Questions.
a: In the forum thread on sausage labels, what extra charge did the local print shop quote?
b: Carry on the forum thread about sausage labels past its final post, adding the next reply.
─── Supplied passage
# labeling



## KandCfamilyfarm (Nov 4, 2017)

I am trying to find a cheap place to get product labels for my sausage?


----------



## Evons hubby (Oct 3, 2005)

Check with your local print shops.


----------



## KandCfamilyfarm (Nov 4, 2017)

I did they want to charge a extra $40 per color plus normal fees. So I am fishing around checking to see what others pay for what?


----------



## Alice In TX/MO (May 10, 2002)

Dont do fancy colors.


----------



## hiddensprings (Aug 6, 2009)

Wen I first started needing labels, I just bought blank labels and printed them on my home printer. Simple enough to design something appealing to the eye. As my business grew, I used Uprinting, Lightening labels, and another that escapes my mind at the moment. You can design labels on www.avery.com and print them at home. You don’t really get cheap custom labels until you are buying them in bulk.
──────
─── Information provided
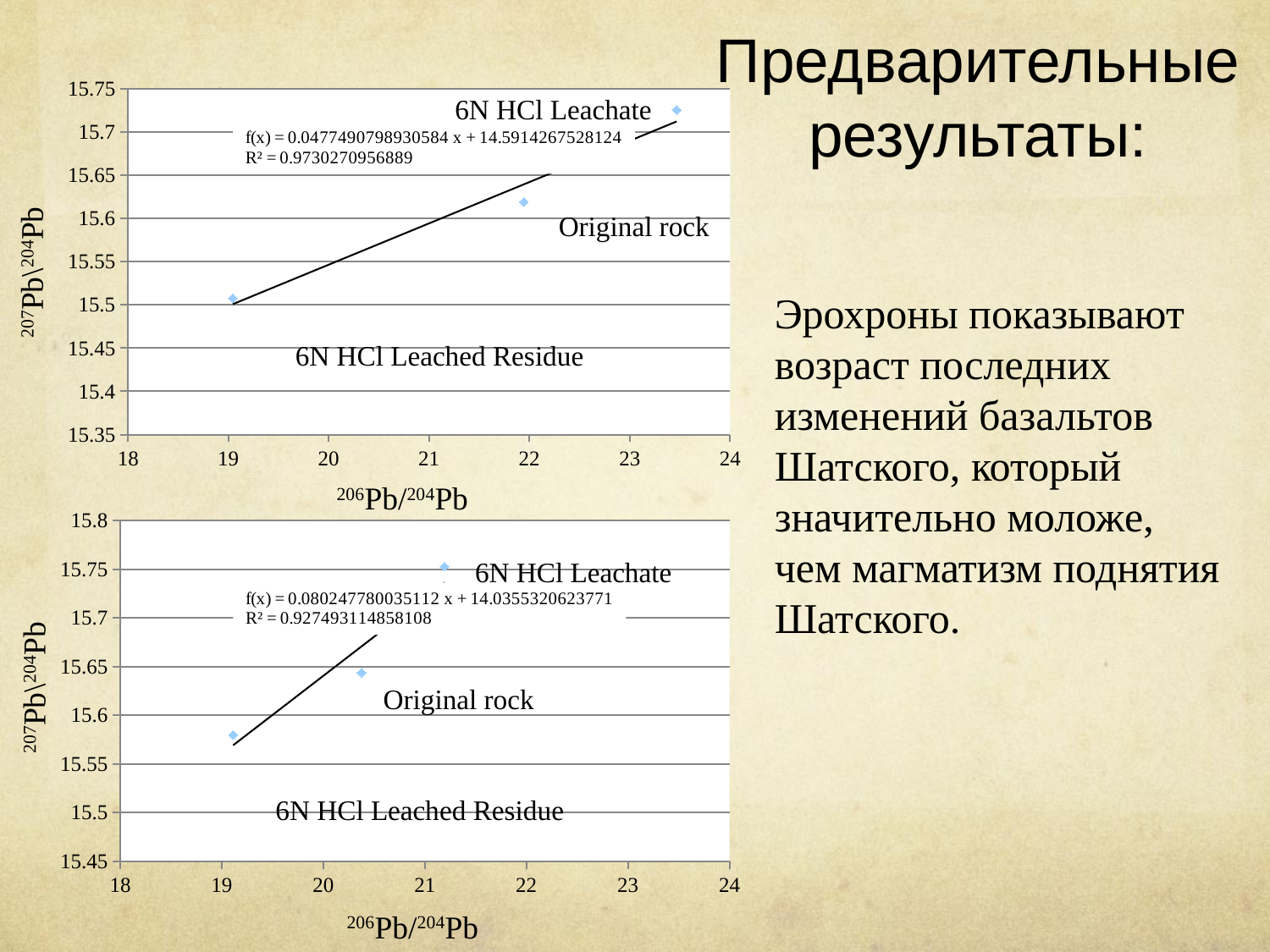
In the bottom chart, is the 207Pb/204Pb value for 6N HCl Leached Residue greater or less than 15.6? less In the bottom chart, which labelled point has the lowest 207Pb/204Pb value? 6N HCl Leached Residue In the top chart, do the 207Pb/204Pb values rise or fall as 206Pb/204Pb increases? rise In the top chart, which labelled point has the highest 207Pb/204Pb value? 6N HCl Leachate What kind of chart is the top chart on the slide? scatter chart In the bottom chart, which has the higher 207Pb/204Pb value, Original rock or 6N HCl Leachate? 6N HCl Leachate In the top chart, which labelled point has the lowest 207Pb/204Pb value? 6N HCl Leached Residue How many data points are plotted in the top chart? 3 How many data points are plotted in the bottom chart? 3 What R² value is printed on the bottom chart? 0.927493114858108 What R² value is printed on the top chart? 0.9730270956889 In the top chart, is the 207Pb/204Pb value for Original rock greater or less than 15.6? greater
──────
Answers for the exercise.
a: An extra $40 per color, plus normal fees.

b:
----------



## GTX63 (Dec 13, 2016)

If you are selling them yourself, you don't need color. Black and white, simple and straightforward.
If you are on a store shelf competing with other products, black and red and then blue.
There are amish meats and cheeses sold at a store local to our daughter. Very simple packaging. If it looked fancy I might question if it were authentic.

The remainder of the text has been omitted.